Ondanks de late avonden zetten we beide dagen in Teshel de wekker op 6 uur. We kijken uit op de steile rotshellingen en daar kan je ‘s morgens vroeg vaak gemzen zien. De eerste dag zien we vanaf het balkon de gemzen, vijf stuks in totaal, vlakbij lopen op hellingen die uitermate ontoegankelijk zijn. Tijdens het lopen hoor je de stukken steen onder hun poten naar beneden glijden. Na de gemzen kruipen we nog even heerlijk terug in het warme bed.
Trigrad kloof
Tussen de bezoeken aan de berenhut door bezoeken we de beroemde Trigrad kloof. De kloof is over een stuk van enkele kilometers uiterst nauw en adembenemend mooi. Onder vogelaars is de kloof beroemd vanwege de rotskruiper. Overal op internet hebben we hetzelfde plaatje van de rotskruiper gezien en we begrijpen nu waarom. De rotskruiper had tot dit jaar zijn nestje zo’n vijf meter boven de weg vlak voor de ingang naar een tunnel. Alle vogelaars wisten dat en het was dus een kwestie van even stoppen voor een foto van het mooie kleine vogeltje. Kennelijk vond rotskruiper het tijd om naar een andere woning om te zien, want dit jaar zit hij er niet meer. Vladimir zoekt wel naar andere rotskruipers, maar we vinden er geen. Geeft niets, want de rest van de omgeving is ook zonder rotskruiper mooi genoeg. In de kloof is ook een grot met een groot ondergronds meer. We plannen om daar naar toe te gaan, maar aangezien daar busladingen toeristen op af komen, besluiten we de grot te laten voor wat het is en gaan we naar een andere kloof, de Yagodina kloof die veel rustiger en ook ongelofelijk mooi is, met hoog opgaande rotswanden waar voor je gevoel de auto maar net tussendoor kan.
Enige indrukken
Het wordt hoog tijd om de brief af te sluiten, want hij is alweer erg lang. Tot slot nog wat algemene indrukken tot nu toe. Bulgarije lijkt in veel opzichten op andere Oostbloklanden: de saaie nog uit de Sovjettijd stammende flats, de mannen die vaak gekleed gaan in een trainingsbroek en een t-shirt over een iets te dikke buik, de wat sjofele mensen die met hun tasjes op de bus staan te wachten, de onregelmatige stoepen in de steden, de kleine winkeltjes met van alles en langs de weg overal de autowerkplaatsen, banden reparateurs en bedrijven met bouwmaterialen. Ook een restaurant waar we lunchen, is Oost-Europees met een wat haveloos uitziend terras met jaren 50 stoelen en tafels en uitstekend eten voor bijna niets.
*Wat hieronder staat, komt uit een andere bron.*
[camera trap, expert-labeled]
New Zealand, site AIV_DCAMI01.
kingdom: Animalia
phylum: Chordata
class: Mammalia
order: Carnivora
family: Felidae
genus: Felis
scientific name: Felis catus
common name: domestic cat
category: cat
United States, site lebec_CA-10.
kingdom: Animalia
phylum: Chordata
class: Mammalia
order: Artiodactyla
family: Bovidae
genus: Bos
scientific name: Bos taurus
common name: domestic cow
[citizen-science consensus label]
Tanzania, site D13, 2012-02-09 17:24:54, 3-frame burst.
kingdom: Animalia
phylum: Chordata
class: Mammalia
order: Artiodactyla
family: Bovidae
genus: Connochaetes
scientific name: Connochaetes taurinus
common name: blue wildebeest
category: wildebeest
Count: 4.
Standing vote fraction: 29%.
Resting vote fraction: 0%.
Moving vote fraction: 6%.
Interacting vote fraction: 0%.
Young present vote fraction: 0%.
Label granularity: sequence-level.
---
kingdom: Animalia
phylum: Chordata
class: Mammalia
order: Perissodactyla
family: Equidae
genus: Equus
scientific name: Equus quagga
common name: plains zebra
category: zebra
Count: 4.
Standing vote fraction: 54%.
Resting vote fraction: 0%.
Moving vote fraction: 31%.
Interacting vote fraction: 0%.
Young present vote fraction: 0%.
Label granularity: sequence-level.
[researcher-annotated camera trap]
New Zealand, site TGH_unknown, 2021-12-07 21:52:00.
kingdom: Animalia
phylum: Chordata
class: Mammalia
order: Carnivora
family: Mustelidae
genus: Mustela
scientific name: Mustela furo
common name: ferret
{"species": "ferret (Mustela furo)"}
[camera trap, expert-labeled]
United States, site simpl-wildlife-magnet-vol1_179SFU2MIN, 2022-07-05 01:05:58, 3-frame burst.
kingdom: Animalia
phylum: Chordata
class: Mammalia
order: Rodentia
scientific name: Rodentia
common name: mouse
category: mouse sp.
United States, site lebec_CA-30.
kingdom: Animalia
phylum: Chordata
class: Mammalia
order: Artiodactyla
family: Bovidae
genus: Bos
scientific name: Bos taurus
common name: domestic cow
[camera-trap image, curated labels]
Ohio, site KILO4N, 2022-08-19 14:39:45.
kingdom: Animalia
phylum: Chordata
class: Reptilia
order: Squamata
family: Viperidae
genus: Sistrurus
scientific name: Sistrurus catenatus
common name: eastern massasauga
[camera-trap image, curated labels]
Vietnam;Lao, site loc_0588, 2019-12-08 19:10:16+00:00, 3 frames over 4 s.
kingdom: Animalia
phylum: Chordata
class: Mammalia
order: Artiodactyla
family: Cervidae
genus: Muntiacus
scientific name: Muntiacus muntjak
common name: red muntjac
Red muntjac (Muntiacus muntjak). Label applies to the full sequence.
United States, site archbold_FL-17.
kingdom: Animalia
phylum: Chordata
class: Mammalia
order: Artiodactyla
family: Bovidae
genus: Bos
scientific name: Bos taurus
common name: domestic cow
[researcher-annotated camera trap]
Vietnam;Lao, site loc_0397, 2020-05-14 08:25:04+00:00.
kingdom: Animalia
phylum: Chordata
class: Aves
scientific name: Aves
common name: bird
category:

Onze hotels en het eten zijn tot nu toe prima. Bij de badkamers verbazen we ons over de indeling. Vrijwel overal is de douche zo geconstrueerd dat wc, wastafel en als je niet goed oplet handdoeken en wc papier gratis mee douchen. Ook bij kamers waar je kan zien dat de badkamer vrij nieuw is, hanteren ze een dergelijke indeling. Nou ja, we houden het maar op een Bulgaarse traditie. Het eten is echt lekker en uitermate gevarieerd. Als je van uitslapen houdt, heb je ideale ontbijttijden, soms is het ontbijt pas om 9 uur en dan regelt Vladimir meestal een ontbijtpakket. Vladimir is geweldig. Hij ziet alles, is voor alles te vinden en doet alles om het ons naar de zin te maken. We maken heel lange dagen en stoppen bij alles wat leuk lijkt of het nou op het programma staat of niet. In eerste instantie zouden we rond eind mei een andere gids krijgen, maar nu lijkt het erop dat we Vladimir tot het eind houden en daar zijn we erg blij mee.
Voor nu ga ik afsluiten. We zijn nu in Krumovgrad waar het internet en in ieder geval de mail niet werkt. Morgen zitten we in een natuurpark, dus vanuit Sozopol gaan we proberen deze brief te versturen.